The Nolan Company recently completed an analysis of a six-year trend in bank productivity and personnel cost. In our evaluation, we expected to see modest increases in personnel costs due to the way some banks apply cost of living index increases by job coupled with the influence of the recession reducing turnover rates during this period; however, that is not all that we found. 

From 2006 through 2012, community banks we researched had average increases of 20% for the fully loaded cost per teller. In each of these examples, fully loaded personnel expenses include salary, bonus, and benefits. We examined the productivity change for tellers over the same period, expressed as monthly transactions per teller, and found that it actually declined by 29%. This was surprising due to the attention given to improving operating performance with downward pressure on fees and lower margins.  We believe this reflects the national trend of reduced counter transactions in branches with customers increasingly opting for electronic bill pay and mobile banking. We also believe that staffing and scheduling may not be managed as closely in some banks, leading to lower productivity.

The platform average trend is similar. The fully loaded personnel cost per associate went up by 26%; while, over the same period, new accounts per staff member decreased by 23%. When we examined this more closely, the cost per deposit account went up by 12% and the cost per thousand dollars of balances went up by 9%. Additionally, the personnel cost for branch administration also went up by 28% over the same period.

The commercial lending operating costs were examined in total to blend the mix between middle market, small business, commercial real estate, and large commercial loans. The personnel expense per lender increased here as well by 17% and productivity, as reflected in the ratio of new loans in millions per commercial lender, went down by 37%.

Consumer lending was evaluated in total, as well, blending all direct and indirect lending for the comparative years. We found that the personnel expenses per lender went up just 4% while the productivity for this line of business, as reflected in new loans per lender, actually improved by 2%. This may be the result of more banks employing a form of credit scoring to lower their costs and improve turnaround.  

Credit operations personnel expenses per analyst increased by 33%, while the productivity, as reflected in the underwriting cost per commercial, consumer, and private banking loan, went down by 8%. This is a partial offset for the personnel cost gains, but much more will have to be done in community banks to this end in the near future.
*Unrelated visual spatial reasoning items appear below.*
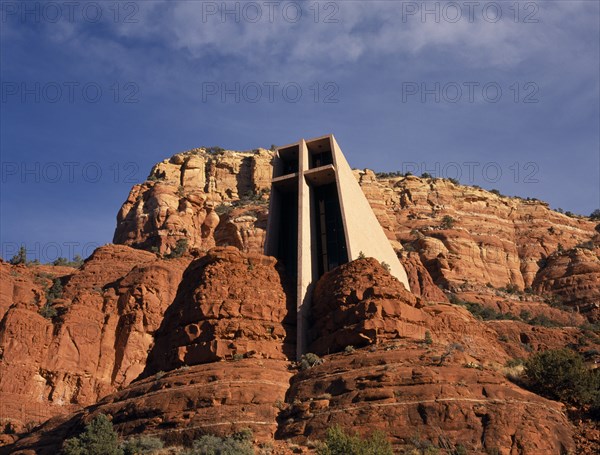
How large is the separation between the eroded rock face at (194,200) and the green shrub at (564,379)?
142ft

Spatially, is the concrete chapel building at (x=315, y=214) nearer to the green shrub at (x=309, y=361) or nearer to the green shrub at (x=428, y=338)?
the green shrub at (x=309, y=361)

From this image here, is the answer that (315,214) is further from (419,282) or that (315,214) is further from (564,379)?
(419,282)

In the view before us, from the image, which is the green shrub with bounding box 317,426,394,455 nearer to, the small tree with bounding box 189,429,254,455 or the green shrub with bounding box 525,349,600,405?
the small tree with bounding box 189,429,254,455

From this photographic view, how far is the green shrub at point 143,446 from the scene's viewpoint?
30125mm

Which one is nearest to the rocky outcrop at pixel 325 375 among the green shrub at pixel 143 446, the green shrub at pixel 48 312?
the green shrub at pixel 143 446

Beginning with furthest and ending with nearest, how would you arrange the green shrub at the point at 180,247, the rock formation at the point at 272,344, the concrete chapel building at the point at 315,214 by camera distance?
the green shrub at the point at 180,247, the concrete chapel building at the point at 315,214, the rock formation at the point at 272,344

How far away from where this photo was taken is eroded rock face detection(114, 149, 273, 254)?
78625 mm

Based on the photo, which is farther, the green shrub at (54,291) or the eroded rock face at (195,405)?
the green shrub at (54,291)

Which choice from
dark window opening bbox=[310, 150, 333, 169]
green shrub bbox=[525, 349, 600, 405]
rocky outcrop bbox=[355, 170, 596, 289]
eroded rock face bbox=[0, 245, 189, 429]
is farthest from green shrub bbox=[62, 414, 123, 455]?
rocky outcrop bbox=[355, 170, 596, 289]

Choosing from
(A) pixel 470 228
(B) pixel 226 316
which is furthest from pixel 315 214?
(A) pixel 470 228

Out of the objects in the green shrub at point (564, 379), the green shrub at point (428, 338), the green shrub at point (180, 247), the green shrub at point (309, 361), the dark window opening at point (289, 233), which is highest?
the green shrub at point (180, 247)

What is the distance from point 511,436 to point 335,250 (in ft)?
64.9

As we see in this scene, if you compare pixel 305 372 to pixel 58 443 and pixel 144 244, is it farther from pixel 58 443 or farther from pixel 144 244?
pixel 144 244

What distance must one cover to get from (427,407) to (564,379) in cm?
673
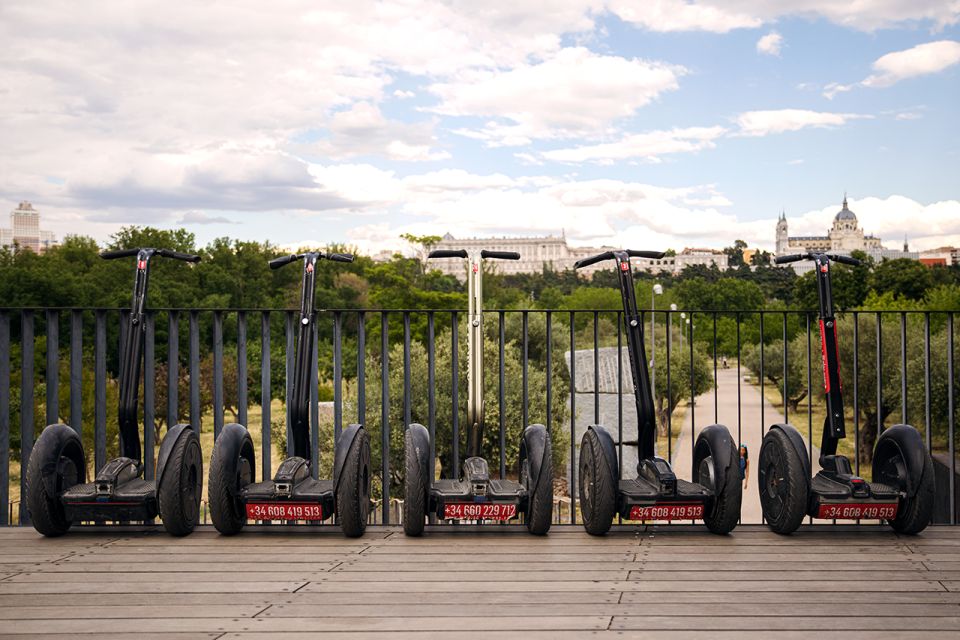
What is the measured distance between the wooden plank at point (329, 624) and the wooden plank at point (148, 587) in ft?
1.10

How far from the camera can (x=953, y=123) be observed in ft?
255

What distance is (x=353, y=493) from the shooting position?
13.0 ft

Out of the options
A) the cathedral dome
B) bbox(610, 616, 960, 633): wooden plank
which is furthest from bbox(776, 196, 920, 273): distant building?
bbox(610, 616, 960, 633): wooden plank

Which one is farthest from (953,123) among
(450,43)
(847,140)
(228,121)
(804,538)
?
(804,538)

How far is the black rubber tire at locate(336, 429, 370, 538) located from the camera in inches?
155

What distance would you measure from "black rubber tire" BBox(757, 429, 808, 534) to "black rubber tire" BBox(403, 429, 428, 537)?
1.53m

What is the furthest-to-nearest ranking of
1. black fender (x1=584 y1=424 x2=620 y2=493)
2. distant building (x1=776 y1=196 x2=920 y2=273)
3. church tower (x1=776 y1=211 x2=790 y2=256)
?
church tower (x1=776 y1=211 x2=790 y2=256)
distant building (x1=776 y1=196 x2=920 y2=273)
black fender (x1=584 y1=424 x2=620 y2=493)

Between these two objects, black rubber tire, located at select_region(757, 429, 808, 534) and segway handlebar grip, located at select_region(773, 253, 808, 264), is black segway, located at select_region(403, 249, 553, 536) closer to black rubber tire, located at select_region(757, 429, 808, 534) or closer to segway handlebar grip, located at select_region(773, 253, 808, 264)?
black rubber tire, located at select_region(757, 429, 808, 534)

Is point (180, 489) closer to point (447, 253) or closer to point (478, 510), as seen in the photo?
point (478, 510)

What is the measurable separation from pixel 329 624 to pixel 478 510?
1287mm

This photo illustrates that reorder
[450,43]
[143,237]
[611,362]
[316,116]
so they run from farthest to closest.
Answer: [316,116] → [450,43] → [143,237] → [611,362]

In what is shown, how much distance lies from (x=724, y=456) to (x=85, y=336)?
3657 cm

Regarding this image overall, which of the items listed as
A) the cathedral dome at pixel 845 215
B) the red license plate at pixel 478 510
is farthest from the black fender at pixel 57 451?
the cathedral dome at pixel 845 215

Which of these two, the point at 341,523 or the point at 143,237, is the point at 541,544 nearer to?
the point at 341,523
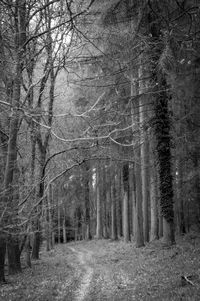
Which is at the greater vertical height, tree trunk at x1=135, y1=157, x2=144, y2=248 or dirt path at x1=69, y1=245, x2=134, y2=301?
tree trunk at x1=135, y1=157, x2=144, y2=248

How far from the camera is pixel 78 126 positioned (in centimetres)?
1224

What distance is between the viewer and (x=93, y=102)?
13094mm

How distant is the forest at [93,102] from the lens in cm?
652

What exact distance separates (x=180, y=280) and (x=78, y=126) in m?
6.77

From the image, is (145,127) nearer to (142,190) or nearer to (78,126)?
(78,126)

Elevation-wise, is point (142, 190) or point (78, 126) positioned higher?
point (78, 126)

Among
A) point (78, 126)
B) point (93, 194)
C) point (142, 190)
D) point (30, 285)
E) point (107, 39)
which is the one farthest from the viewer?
point (93, 194)

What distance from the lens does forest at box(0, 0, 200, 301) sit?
652 cm

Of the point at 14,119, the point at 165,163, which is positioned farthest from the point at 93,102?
the point at 14,119

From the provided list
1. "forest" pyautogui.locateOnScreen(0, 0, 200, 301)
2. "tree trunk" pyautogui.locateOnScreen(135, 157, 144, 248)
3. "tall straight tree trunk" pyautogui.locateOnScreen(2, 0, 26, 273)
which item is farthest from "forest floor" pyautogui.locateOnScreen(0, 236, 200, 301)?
"tree trunk" pyautogui.locateOnScreen(135, 157, 144, 248)

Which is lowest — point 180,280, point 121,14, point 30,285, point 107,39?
point 30,285

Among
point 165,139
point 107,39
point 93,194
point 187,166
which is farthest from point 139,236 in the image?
point 93,194

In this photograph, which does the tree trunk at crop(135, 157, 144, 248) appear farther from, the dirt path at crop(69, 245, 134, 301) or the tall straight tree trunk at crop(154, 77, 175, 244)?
the dirt path at crop(69, 245, 134, 301)

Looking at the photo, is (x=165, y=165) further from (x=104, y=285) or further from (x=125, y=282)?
(x=104, y=285)
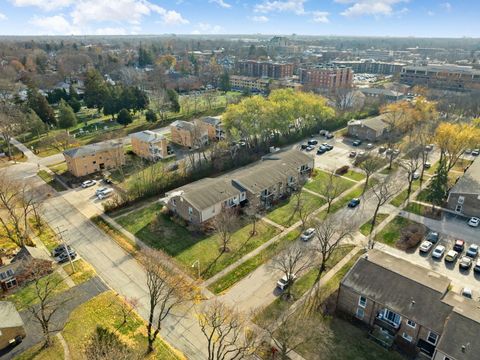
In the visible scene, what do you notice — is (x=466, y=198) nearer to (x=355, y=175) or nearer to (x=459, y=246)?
(x=459, y=246)

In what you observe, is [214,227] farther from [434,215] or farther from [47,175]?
[47,175]

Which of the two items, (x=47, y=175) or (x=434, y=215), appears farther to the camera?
(x=47, y=175)

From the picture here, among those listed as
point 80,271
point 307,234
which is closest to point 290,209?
point 307,234

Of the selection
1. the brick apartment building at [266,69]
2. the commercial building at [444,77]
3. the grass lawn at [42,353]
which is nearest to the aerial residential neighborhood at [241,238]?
the grass lawn at [42,353]

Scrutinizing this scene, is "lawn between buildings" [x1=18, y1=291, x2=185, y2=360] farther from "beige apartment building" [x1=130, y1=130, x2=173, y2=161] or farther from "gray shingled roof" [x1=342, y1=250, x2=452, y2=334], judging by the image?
"beige apartment building" [x1=130, y1=130, x2=173, y2=161]

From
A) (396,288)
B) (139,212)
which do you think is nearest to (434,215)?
(396,288)

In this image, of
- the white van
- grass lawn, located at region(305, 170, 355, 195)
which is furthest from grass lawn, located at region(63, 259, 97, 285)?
grass lawn, located at region(305, 170, 355, 195)
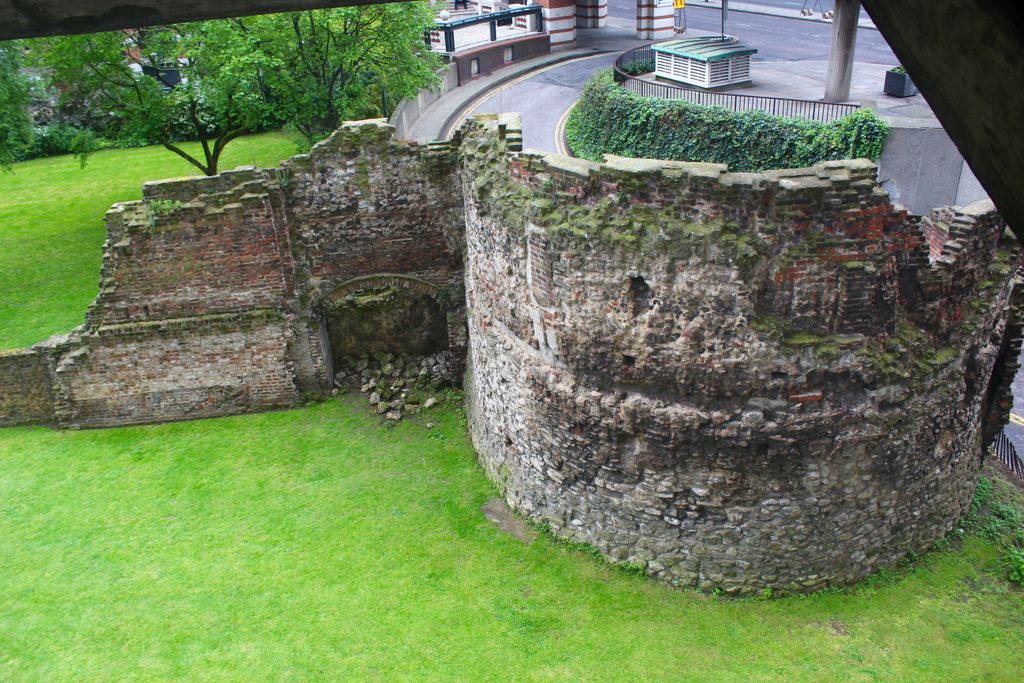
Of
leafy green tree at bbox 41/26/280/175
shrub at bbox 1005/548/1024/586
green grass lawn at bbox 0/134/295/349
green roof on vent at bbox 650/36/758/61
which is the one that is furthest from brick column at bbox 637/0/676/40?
shrub at bbox 1005/548/1024/586

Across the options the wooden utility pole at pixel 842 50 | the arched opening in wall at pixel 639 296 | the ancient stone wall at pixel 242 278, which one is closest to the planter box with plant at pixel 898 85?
the wooden utility pole at pixel 842 50

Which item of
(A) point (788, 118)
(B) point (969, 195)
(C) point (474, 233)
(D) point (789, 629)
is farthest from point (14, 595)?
(B) point (969, 195)

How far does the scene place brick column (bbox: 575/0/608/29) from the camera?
110ft

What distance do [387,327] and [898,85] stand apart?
14.2m

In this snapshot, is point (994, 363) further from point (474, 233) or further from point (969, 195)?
point (969, 195)

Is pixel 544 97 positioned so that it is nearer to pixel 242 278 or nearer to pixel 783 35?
pixel 783 35

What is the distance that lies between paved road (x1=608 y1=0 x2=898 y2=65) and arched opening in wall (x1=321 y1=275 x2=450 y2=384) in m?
17.3

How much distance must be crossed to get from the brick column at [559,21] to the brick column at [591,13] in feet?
6.23

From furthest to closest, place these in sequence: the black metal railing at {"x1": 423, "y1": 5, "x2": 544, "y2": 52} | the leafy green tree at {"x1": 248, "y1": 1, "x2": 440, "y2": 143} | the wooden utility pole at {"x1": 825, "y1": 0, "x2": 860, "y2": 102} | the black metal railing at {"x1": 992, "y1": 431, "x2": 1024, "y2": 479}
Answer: the black metal railing at {"x1": 423, "y1": 5, "x2": 544, "y2": 52}, the wooden utility pole at {"x1": 825, "y1": 0, "x2": 860, "y2": 102}, the leafy green tree at {"x1": 248, "y1": 1, "x2": 440, "y2": 143}, the black metal railing at {"x1": 992, "y1": 431, "x2": 1024, "y2": 479}

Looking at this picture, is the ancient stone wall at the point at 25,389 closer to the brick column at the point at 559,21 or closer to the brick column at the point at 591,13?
the brick column at the point at 559,21

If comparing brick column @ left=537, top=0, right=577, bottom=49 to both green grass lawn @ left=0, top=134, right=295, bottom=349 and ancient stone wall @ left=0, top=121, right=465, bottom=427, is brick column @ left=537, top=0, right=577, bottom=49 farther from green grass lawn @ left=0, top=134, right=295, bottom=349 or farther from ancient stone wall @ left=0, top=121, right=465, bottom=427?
ancient stone wall @ left=0, top=121, right=465, bottom=427

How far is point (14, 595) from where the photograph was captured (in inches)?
391

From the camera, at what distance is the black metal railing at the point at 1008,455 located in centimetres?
1189

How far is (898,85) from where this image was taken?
20438 millimetres
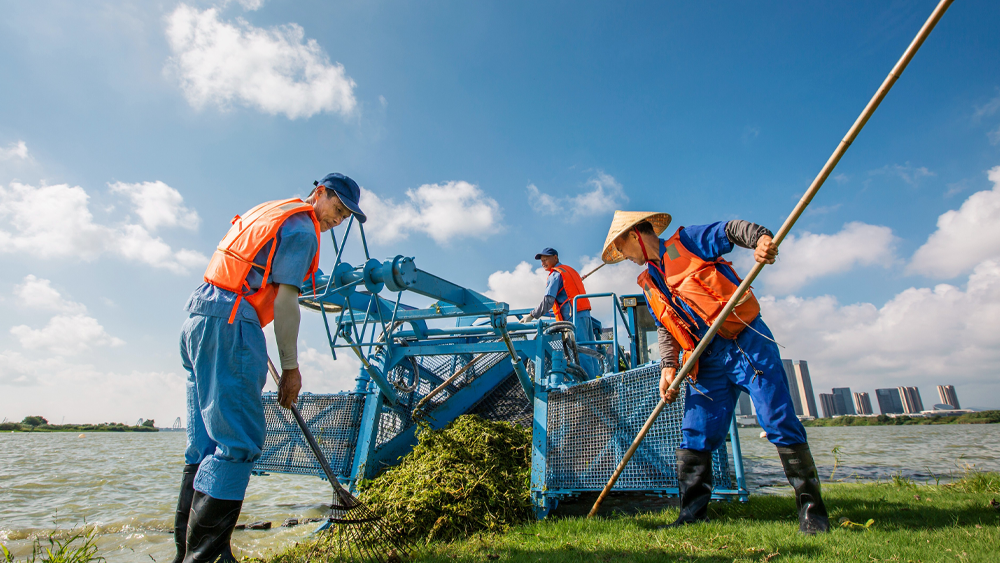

We also examined all administrative areas – including Audit, Finance, Compliance, Marketing, Human Resources, facilities, Information Technology, CEO and Corporate staff, Security, Legal, and Purchasing – and found a similar trend with personnel expenses per staff member up 2.7%, and the total cost of administration up by 5%, as reflected in the comparison to total bank costs.

The alarming trend is that personnel costs are indeed rising, and many banks are not offsetting these increases with either revenue or productivity gains. What is your six-year trend? And what does it portend for the next six years? It may be time to rethink your processes in a very serious way and develop a much better understanding of the metrics that can be managed within each line area and support function of the bank.